Und man wollte ihn retten, ihm eine Hand entgegenstrecken und auf eine schwimmende Insel ziehen. Man wollte das Geheimnis hinter seiner ewig andauernden Melancholie ergründen.
Vielleicht konnte Bellzazar das. Hier und jetzt.
Er rückte an Cohen heran, spürte ein Prickeln unter der Haut, als er dessen Wärme und Geruch wahrnahm. Auch als Dämon roch er nach Frost, der sich über eine Blumenwiese legte.
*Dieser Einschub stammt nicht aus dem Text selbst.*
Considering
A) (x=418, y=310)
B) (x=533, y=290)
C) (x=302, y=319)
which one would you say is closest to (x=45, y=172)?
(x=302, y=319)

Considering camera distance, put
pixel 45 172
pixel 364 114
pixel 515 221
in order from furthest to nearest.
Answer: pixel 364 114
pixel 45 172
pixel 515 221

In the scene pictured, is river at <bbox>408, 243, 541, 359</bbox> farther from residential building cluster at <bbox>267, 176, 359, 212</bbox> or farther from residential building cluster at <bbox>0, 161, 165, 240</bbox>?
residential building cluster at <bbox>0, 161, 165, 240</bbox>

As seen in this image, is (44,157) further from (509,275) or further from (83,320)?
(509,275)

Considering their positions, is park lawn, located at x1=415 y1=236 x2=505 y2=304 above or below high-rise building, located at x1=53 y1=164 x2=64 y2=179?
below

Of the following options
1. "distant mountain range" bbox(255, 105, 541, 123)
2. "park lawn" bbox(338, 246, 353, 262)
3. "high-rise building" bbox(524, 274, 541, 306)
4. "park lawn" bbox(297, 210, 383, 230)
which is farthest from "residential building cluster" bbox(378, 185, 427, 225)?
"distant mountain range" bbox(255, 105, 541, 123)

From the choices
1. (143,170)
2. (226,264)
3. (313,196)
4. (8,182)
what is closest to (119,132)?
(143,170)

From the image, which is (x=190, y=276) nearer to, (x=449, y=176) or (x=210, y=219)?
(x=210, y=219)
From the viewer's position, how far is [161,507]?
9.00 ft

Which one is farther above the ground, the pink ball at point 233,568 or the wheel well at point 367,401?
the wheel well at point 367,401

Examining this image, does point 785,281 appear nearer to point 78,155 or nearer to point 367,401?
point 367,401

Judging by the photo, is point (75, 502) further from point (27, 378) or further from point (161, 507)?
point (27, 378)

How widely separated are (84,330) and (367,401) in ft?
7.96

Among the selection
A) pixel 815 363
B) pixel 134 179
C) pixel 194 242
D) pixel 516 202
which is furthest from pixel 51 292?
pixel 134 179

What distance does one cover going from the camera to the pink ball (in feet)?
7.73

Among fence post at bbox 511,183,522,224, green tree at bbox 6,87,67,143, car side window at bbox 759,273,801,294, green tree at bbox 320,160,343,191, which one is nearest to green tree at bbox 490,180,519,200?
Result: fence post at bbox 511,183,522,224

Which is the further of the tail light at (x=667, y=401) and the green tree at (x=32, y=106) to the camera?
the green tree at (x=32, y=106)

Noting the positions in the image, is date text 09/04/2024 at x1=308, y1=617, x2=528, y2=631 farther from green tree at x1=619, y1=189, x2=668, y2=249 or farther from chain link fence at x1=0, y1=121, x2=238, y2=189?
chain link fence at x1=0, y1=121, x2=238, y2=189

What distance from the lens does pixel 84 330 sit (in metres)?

Frisch und lieblich zugleich, das Versprechen auf einen unschuldigen, stillen Morgen.
Bellzazar zog ihn an sich, schloss die Augen und vergrub das Gesicht in seinem seidenen, rotbraunen Haar, um ihn im Traumreich aufzusuchen. Dort, wohin die Dämonen gingen, wenn sie träumten.
*~*~*~*
Er saß mit angezogenen Beinen an einem flachen Ufer und starrte auf einen glitzernden Bach, der sich über graues Gestein einen Weg durch hohe Berge bahnte. In den winzigen Tälern zwischen den Bergriesen waren die Wiesen mit roten Blumen getüncht und teilweiße mit einer puderzuckerartigen Schneedecke bedeckt.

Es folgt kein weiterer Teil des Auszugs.